### Work to do
Copy the records below word for word, omitting the pictures.

## BEGIN Record extracts

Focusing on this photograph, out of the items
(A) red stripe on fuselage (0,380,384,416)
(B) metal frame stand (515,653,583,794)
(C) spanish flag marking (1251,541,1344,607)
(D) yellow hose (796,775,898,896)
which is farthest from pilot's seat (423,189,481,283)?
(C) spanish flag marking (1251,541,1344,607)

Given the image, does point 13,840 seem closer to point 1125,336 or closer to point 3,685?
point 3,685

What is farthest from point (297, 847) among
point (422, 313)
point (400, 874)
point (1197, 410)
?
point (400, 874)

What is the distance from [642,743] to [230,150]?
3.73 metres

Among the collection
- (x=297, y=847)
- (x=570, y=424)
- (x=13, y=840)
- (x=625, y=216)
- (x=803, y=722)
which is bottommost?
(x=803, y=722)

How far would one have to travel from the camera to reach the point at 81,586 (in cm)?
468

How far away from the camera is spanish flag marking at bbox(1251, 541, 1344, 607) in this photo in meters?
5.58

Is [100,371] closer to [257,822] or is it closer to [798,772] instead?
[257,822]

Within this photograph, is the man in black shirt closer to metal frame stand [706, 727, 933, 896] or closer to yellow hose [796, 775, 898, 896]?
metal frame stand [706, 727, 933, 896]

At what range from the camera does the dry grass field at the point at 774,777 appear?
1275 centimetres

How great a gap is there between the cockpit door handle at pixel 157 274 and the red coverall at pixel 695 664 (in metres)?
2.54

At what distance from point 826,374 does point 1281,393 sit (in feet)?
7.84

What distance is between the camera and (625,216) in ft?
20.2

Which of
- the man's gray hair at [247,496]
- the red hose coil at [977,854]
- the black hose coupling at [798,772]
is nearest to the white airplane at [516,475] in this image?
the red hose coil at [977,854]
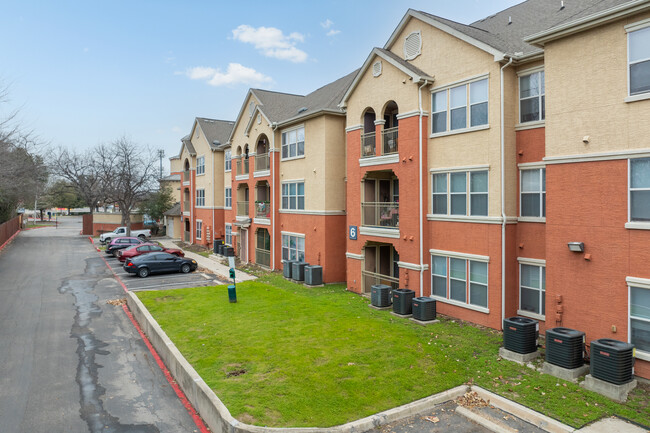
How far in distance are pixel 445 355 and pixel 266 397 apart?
5.39 meters

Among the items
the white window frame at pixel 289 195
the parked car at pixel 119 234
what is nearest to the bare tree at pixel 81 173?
the parked car at pixel 119 234

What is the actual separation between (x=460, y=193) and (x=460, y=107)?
3.16 meters

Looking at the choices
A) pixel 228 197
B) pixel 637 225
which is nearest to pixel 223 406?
pixel 637 225

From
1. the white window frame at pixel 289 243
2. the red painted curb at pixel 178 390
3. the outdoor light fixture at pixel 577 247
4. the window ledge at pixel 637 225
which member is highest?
the window ledge at pixel 637 225

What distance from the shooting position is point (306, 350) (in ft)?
39.9

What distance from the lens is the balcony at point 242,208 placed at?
3139 cm

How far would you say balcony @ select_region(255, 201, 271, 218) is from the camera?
2796 centimetres

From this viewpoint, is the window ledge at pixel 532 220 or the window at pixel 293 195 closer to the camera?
the window ledge at pixel 532 220

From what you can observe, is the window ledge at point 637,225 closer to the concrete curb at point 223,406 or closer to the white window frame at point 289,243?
the concrete curb at point 223,406

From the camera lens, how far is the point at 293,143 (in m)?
25.5

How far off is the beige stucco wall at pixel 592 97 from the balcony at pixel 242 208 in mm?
23053

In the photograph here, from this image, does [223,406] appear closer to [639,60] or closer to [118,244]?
[639,60]

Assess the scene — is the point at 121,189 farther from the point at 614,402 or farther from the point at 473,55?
the point at 614,402

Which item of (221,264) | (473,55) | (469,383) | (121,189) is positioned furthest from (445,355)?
(121,189)
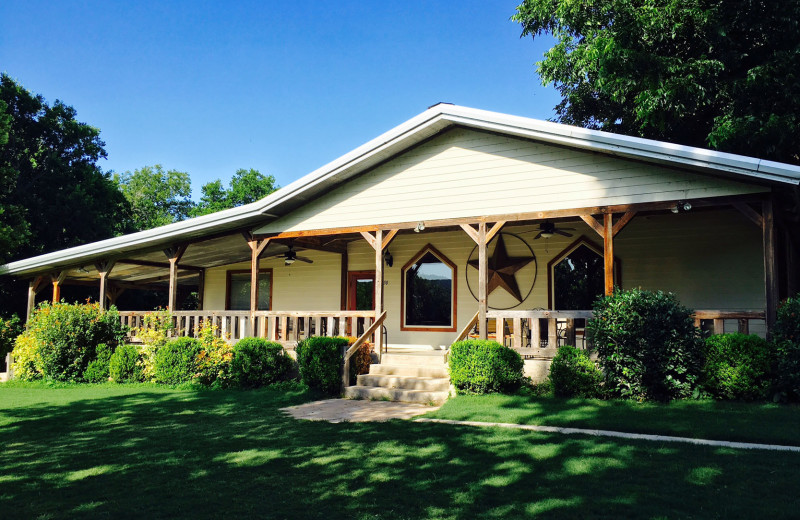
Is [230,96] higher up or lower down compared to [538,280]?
higher up

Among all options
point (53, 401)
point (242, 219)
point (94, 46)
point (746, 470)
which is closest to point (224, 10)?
point (94, 46)

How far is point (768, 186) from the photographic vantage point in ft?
26.7

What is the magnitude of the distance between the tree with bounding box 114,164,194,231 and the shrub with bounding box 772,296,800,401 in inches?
1816

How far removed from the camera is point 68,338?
13.1 metres

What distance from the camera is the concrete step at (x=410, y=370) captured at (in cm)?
1013

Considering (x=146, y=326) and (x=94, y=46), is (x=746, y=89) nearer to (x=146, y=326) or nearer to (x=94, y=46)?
(x=146, y=326)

## END Record extracts

### Complete output
Focusing on this photograph, out of the items
(A) red stripe on fuselage (0,380,384,416)
(B) metal frame stand (515,653,583,794)
(C) spanish flag marking (1251,541,1344,607)
(D) yellow hose (796,775,898,896)
which is farthest from pilot's seat (423,189,481,283)?
(C) spanish flag marking (1251,541,1344,607)

Given the image, does point 13,840 seem closer to point 1125,336 or closer to point 3,685?
point 3,685

What is farthest from point (297, 847) among
point (422, 313)
point (400, 874)
point (1197, 410)
?
point (400, 874)

What is the distance from [642,743] to [230,150]?
3.73 metres

Among the collection
- (x=297, y=847)
- (x=570, y=424)
- (x=13, y=840)
- (x=625, y=216)
- (x=803, y=722)
which is bottommost?
(x=803, y=722)

How far would one have to travel from the camera to reach the point at 81,586 (in cm)?
468

How far away from the camera is spanish flag marking at bbox(1251, 541, 1344, 607) in this photo in meters?
5.58

Is [100,371] closer to [257,822] or is it closer to [798,772] instead?
[257,822]

Within this photograph, is the man in black shirt closer to metal frame stand [706, 727, 933, 896] or closer to yellow hose [796, 775, 898, 896]?
metal frame stand [706, 727, 933, 896]

At what range from the camera does the dry grass field at the point at 774,777 appear?
1275 centimetres

How great a gap is there between the cockpit door handle at pixel 157 274 and the red coverall at pixel 695 664 (in metres)?
2.54

At what distance from point 826,374 does point 1281,393 sit (in feet)?
7.84

What distance is between the camera and (625,216) in ft?
20.2

Which of
- the man's gray hair at [247,496]
- the red hose coil at [977,854]
- the black hose coupling at [798,772]
is nearest to the white airplane at [516,475] in this image?
the red hose coil at [977,854]
How far in distance are pixel 445 355 and pixel 266 397 apart?
5.39 meters

Among the items
the white window frame at pixel 289 195
the parked car at pixel 119 234
what is nearest to the bare tree at pixel 81 173?
the parked car at pixel 119 234

What is the actual separation between (x=460, y=193) and (x=460, y=107)?
3.16 meters

Looking at the choices
A) pixel 228 197
B) pixel 637 225
which is nearest to pixel 223 406?
pixel 637 225

From
1. the white window frame at pixel 289 243
2. the red painted curb at pixel 178 390
3. the outdoor light fixture at pixel 577 247
4. the window ledge at pixel 637 225
which member is highest?
the window ledge at pixel 637 225

What distance from the shooting position is point (306, 350) (in ft)?
39.9

What distance from the lens is the balcony at point 242,208 placed at?
3139 cm

How far would you say balcony @ select_region(255, 201, 271, 218) is from the camera?
2796 centimetres

From this viewpoint, is the window ledge at pixel 532 220 or the window at pixel 293 195 closer to the camera?
the window ledge at pixel 532 220

From what you can observe, is the window ledge at point 637,225 closer to the concrete curb at point 223,406 or closer to the white window frame at point 289,243?
the concrete curb at point 223,406

From the camera lens, how far is the point at 293,143 (in m)?
25.5

How far off is the beige stucco wall at pixel 592 97 from the balcony at pixel 242 208 in mm?
23053

In the photograph here, from this image, does [223,406] appear closer to [639,60] or closer to [118,244]?
[639,60]

Assess the scene — is the point at 121,189 farther from the point at 614,402 or farther from the point at 473,55?
the point at 614,402

Which item of (221,264) | (473,55) | (469,383) | (121,189) is positioned furthest from (445,355)?
(121,189)
Is [230,96] higher up or lower down compared to [538,280]?
higher up

Among all options
point (53, 401)
point (242, 219)
point (94, 46)
point (746, 470)
which is closest to point (224, 10)?
point (94, 46)

How far is point (768, 186) from the photographic vantage point in ft?
26.7

What is the magnitude of the distance between the tree with bounding box 114,164,194,231 and the shrub with bounding box 772,296,800,401 in inches?
1816

How far removed from the camera is point 68,338?
13.1 metres

What distance from the camera is the concrete step at (x=410, y=370) captured at (in cm)?
1013

Considering (x=146, y=326) and (x=94, y=46), is (x=746, y=89) nearer to (x=146, y=326) or nearer to (x=94, y=46)?
(x=146, y=326)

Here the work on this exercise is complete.